### REQUIRED WORK
Copy word for word the lines of the records below, beginning at the one with "George Bailey of" and finishing at the one with "white serving bowl", ends included, but none of the pictures.

═══ LISTED RECORDS ═══

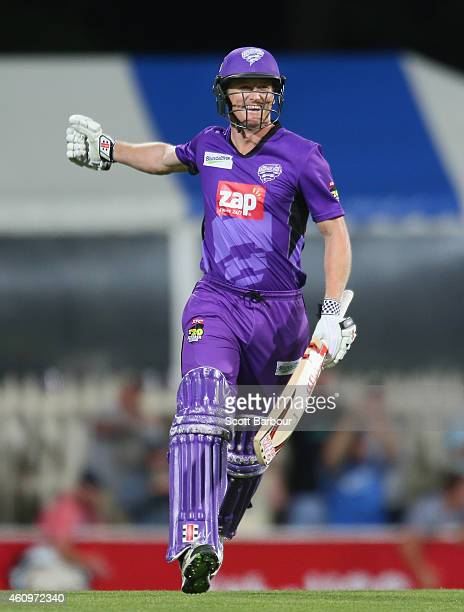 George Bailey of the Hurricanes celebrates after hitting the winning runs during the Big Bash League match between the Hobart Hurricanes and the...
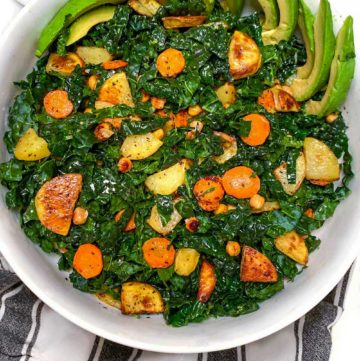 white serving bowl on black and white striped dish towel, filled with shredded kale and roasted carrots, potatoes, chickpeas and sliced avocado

═══
═══ LISTED RECORDS ═══

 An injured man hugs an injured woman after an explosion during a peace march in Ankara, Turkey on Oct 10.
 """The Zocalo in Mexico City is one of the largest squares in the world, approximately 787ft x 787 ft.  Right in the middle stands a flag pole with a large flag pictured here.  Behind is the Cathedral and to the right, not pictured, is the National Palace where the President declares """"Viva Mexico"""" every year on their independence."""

═══

### RESPONSE TO THIS EXERCISE
 George Bailey of the Hurricanes celebrates after hitting the winning runs during the Big Bash League match between the Hobart Hurricanes and the...
 white serving bowl on black and white striped dish towel, filled with shredded kale and roasted carrots, potatoes, chickpeas and sliced avocado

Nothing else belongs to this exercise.